__Aim of the task__.
Would you write out all of the entries below, exactly as they stand?

===== Recorded data =====

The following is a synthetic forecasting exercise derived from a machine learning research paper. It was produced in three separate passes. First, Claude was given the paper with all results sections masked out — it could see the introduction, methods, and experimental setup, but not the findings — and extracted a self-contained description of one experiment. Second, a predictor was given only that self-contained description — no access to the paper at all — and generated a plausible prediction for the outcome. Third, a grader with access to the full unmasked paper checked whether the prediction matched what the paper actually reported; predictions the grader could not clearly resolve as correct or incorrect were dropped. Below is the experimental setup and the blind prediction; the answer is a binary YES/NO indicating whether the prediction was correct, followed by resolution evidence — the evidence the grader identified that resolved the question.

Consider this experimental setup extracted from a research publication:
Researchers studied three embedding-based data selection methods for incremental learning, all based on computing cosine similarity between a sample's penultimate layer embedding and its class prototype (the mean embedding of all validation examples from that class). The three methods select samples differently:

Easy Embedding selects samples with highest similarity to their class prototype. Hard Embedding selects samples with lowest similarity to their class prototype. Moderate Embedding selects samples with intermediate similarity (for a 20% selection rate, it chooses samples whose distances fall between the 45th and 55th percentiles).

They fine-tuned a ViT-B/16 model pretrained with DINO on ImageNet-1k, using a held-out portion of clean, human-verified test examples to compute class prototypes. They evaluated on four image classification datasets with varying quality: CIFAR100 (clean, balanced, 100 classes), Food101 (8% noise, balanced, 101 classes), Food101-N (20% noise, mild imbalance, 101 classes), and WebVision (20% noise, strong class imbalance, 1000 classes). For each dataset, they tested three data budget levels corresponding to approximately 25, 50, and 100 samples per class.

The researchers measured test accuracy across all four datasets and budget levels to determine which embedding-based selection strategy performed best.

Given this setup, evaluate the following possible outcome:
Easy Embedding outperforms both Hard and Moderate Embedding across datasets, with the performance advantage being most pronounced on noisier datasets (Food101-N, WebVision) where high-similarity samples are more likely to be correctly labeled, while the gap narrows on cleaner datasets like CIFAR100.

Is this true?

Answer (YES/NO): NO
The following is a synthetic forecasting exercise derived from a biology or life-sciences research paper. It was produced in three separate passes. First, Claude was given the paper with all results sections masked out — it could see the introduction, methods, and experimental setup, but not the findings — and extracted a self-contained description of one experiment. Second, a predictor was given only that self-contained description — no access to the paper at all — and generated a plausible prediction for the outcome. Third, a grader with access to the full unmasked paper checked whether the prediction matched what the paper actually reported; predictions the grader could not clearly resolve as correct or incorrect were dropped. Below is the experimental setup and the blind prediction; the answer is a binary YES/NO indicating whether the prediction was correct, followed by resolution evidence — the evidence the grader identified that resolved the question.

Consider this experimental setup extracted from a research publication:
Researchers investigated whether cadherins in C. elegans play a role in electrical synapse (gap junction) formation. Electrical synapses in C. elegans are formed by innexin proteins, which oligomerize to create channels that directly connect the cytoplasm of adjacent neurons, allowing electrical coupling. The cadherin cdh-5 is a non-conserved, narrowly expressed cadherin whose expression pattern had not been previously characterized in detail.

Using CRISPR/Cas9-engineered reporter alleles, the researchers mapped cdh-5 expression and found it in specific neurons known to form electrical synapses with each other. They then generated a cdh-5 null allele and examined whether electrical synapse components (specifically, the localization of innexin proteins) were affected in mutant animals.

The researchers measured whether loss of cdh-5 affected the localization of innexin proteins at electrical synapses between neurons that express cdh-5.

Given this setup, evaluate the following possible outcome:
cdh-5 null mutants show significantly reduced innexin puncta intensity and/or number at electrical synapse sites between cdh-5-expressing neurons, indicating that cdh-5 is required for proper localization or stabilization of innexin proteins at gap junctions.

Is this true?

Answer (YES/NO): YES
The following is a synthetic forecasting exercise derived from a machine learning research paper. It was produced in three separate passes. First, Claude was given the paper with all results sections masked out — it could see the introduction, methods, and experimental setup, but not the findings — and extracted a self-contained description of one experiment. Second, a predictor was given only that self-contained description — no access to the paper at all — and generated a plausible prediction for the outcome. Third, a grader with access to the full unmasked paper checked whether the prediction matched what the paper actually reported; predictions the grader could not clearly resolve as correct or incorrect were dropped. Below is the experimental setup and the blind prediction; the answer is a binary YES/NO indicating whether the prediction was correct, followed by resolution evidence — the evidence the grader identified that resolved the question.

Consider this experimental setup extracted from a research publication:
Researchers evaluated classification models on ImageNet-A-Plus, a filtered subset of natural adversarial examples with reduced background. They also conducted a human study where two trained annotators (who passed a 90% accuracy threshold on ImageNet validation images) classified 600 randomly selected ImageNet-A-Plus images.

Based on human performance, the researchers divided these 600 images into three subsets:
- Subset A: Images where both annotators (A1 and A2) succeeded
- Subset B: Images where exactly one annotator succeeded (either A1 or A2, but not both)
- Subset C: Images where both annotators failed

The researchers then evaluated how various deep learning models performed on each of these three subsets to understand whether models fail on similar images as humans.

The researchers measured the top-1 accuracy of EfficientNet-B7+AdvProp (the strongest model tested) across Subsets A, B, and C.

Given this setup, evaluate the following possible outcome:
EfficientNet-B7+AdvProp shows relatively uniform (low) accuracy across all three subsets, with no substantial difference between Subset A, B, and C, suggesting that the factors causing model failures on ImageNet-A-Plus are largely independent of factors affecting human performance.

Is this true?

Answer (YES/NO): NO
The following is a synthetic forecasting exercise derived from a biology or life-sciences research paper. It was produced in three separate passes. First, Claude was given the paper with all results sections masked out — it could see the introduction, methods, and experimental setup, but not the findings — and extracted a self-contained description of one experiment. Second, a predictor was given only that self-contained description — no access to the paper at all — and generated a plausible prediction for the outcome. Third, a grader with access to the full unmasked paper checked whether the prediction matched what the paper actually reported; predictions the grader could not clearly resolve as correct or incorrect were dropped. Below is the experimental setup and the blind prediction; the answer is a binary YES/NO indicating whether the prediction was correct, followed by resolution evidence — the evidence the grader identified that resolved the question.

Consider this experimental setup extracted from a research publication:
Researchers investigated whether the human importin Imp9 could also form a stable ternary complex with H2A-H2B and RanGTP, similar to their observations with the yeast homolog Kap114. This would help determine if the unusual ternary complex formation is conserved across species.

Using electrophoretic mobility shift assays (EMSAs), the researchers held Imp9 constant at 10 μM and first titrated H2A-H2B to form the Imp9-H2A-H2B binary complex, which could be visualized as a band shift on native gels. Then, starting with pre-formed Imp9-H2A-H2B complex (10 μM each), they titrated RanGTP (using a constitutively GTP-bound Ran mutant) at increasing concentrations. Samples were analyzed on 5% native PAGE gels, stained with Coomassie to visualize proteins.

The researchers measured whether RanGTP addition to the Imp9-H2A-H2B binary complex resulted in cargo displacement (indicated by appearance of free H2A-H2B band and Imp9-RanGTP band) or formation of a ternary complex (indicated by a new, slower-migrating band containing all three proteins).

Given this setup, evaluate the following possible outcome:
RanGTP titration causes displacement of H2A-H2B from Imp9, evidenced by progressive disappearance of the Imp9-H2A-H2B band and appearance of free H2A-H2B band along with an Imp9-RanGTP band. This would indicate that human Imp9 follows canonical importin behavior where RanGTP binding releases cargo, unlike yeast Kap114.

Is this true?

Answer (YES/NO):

=====

__Response to this exercise__.
The following is a synthetic forecasting exercise derived from a machine learning research paper. It was produced in three separate passes. First, Claude was given the paper with all results sections masked out — it could see the introduction, methods, and experimental setup, but not the findings — and extracted a self-contained description of one experiment. Second, a predictor was given only that self-contained description — no access to the paper at all — and generated a plausible prediction for the outcome. Third, a grader with access to the full unmasked paper checked whether the prediction matched what the paper actually reported; predictions the grader could not clearly resolve as correct or incorrect were dropped. Below is the experimental setup and the blind prediction; the answer is a binary YES/NO indicating whether the prediction was correct, followed by resolution evidence — the evidence the grader identified that resolved the question.

Consider this experimental setup extracted from a research publication:
Researchers studied three embedding-based data selection methods for incremental learning, all based on computing cosine similarity between a sample's penultimate layer embedding and its class prototype (the mean embedding of all validation examples from that class). The three methods select samples differently:

Easy Embedding selects samples with highest similarity to their class prototype. Hard Embedding selects samples with lowest similarity to their class prototype. Moderate Embedding selects samples with intermediate similarity (for a 20% selection rate, it chooses samples whose distances fall between the 45th and 55th percentiles).

They fine-tuned a ViT-B/16 model pretrained with DINO on ImageNet-1k, using a held-out portion of clean, human-verified test examples to compute class prototypes. They evaluated on four image classification datasets with varying quality: CIFAR100 (clean, balanced, 100 classes), Food101 (8% noise, balanced, 101 classes), Food101-N (20% noise, mild imbalance, 101 classes), and WebVision (20% noise, strong class imbalance, 1000 classes). For each dataset, they tested three data budget levels corresponding to approximately 25, 50, and 100 samples per class.

The researchers measured test accuracy across all four datasets and budget levels to determine which embedding-based selection strategy performed best.

Given this setup, evaluate the following possible outcome:
Easy Embedding outperforms both Hard and Moderate Embedding across datasets, with the performance advantage being most pronounced on noisier datasets (Food101-N, WebVision) where high-similarity samples are more likely to be correctly labeled, while the gap narrows on cleaner datasets like CIFAR100.

Is this true?

Answer (YES/NO): NO
The following is a synthetic forecasting exercise derived from a biology or life-sciences research paper. It was produced in three separate passes. First, Claude was given the paper with all results sections masked out — it could see the introduction, methods, and experimental setup, but not the findings — and extracted a self-contained description of one experiment. Second, a predictor was given only that self-contained description — no access to the paper at all — and generated a plausible prediction for the outcome. Third, a grader with access to the full unmasked paper checked whether the prediction matched what the paper actually reported; predictions the grader could not clearly resolve as correct or incorrect were dropped. Below is the experimental setup and the blind prediction; the answer is a binary YES/NO indicating whether the prediction was correct, followed by resolution evidence — the evidence the grader identified that resolved the question.

Consider this experimental setup extracted from a research publication:
Researchers investigated whether cadherins in C. elegans play a role in electrical synapse (gap junction) formation. Electrical synapses in C. elegans are formed by innexin proteins, which oligomerize to create channels that directly connect the cytoplasm of adjacent neurons, allowing electrical coupling. The cadherin cdh-5 is a non-conserved, narrowly expressed cadherin whose expression pattern had not been previously characterized in detail.

Using CRISPR/Cas9-engineered reporter alleles, the researchers mapped cdh-5 expression and found it in specific neurons known to form electrical synapses with each other. They then generated a cdh-5 null allele and examined whether electrical synapse components (specifically, the localization of innexin proteins) were affected in mutant animals.

The researchers measured whether loss of cdh-5 affected the localization of innexin proteins at electrical synapses between neurons that express cdh-5.

Given this setup, evaluate the following possible outcome:
cdh-5 null mutants show significantly reduced innexin puncta intensity and/or number at electrical synapse sites between cdh-5-expressing neurons, indicating that cdh-5 is required for proper localization or stabilization of innexin proteins at gap junctions.

Is this true?

Answer (YES/NO): YES
The following is a synthetic forecasting exercise derived from a machine learning research paper. It was produced in three separate passes. First, Claude was given the paper with all results sections masked out — it could see the introduction, methods, and experimental setup, but not the findings — and extracted a self-contained description of one experiment. Second, a predictor was given only that self-contained description — no access to the paper at all — and generated a plausible prediction for the outcome. Third, a grader with access to the full unmasked paper checked whether the prediction matched what the paper actually reported; predictions the grader could not clearly resolve as correct or incorrect were dropped. Below is the experimental setup and the blind prediction; the answer is a binary YES/NO indicating whether the prediction was correct, followed by resolution evidence — the evidence the grader identified that resolved the question.

Consider this experimental setup extracted from a research publication:
Researchers evaluated classification models on ImageNet-A-Plus, a filtered subset of natural adversarial examples with reduced background. They also conducted a human study where two trained annotators (who passed a 90% accuracy threshold on ImageNet validation images) classified 600 randomly selected ImageNet-A-Plus images.

Based on human performance, the researchers divided these 600 images into three subsets:
- Subset A: Images where both annotators (A1 and A2) succeeded
- Subset B: Images where exactly one annotator succeeded (either A1 or A2, but not both)
- Subset C: Images where both annotators failed

The researchers then evaluated how various deep learning models performed on each of these three subsets to understand whether models fail on similar images as humans.

The researchers measured the top-1 accuracy of EfficientNet-B7+AdvProp (the strongest model tested) across Subsets A, B, and C.

Given this setup, evaluate the following possible outcome:
EfficientNet-B7+AdvProp shows relatively uniform (low) accuracy across all three subsets, with no substantial difference between Subset A, B, and C, suggesting that the factors causing model failures on ImageNet-A-Plus are largely independent of factors affecting human performance.

Is this true?

Answer (YES/NO): NO
The following is a synthetic forecasting exercise derived from a biology or life-sciences research paper. It was produced in three separate passes. First, Claude was given the paper with all results sections masked out — it could see the introduction, methods, and experimental setup, but not the findings — and extracted a self-contained description of one experiment. Second, a predictor was given only that self-contained description — no access to the paper at all — and generated a plausible prediction for the outcome. Third, a grader with access to the full unmasked paper checked whether the prediction matched what the paper actually reported; predictions the grader could not clearly resolve as correct or incorrect were dropped. Below is the experimental setup and the blind prediction; the answer is a binary YES/NO indicating whether the prediction was correct, followed by resolution evidence — the evidence the grader identified that resolved the question.

Consider this experimental setup extracted from a research publication:
Researchers investigated whether the human importin Imp9 could also form a stable ternary complex with H2A-H2B and RanGTP, similar to their observations with the yeast homolog Kap114. This would help determine if the unusual ternary complex formation is conserved across species.

Using electrophoretic mobility shift assays (EMSAs), the researchers held Imp9 constant at 10 μM and first titrated H2A-H2B to form the Imp9-H2A-H2B binary complex, which could be visualized as a band shift on native gels. Then, starting with pre-formed Imp9-H2A-H2B complex (10 μM each), they titrated RanGTP (using a constitutively GTP-bound Ran mutant) at increasing concentrations. Samples were analyzed on 5% native PAGE gels, stained with Coomassie to visualize proteins.

The researchers measured whether RanGTP addition to the Imp9-H2A-H2B binary complex resulted in cargo displacement (indicated by appearance of free H2A-H2B band and Imp9-RanGTP band) or formation of a ternary complex (indicated by a new, slower-migrating band containing all three proteins).

Given this setup, evaluate the following possible outcome:
RanGTP titration causes displacement of H2A-H2B from Imp9, evidenced by progressive disappearance of the Imp9-H2A-H2B band and appearance of free H2A-H2B band along with an Imp9-RanGTP band. This would indicate that human Imp9 follows canonical importin behavior where RanGTP binding releases cargo, unlike yeast Kap114.

Is this true?

Answer (YES/NO):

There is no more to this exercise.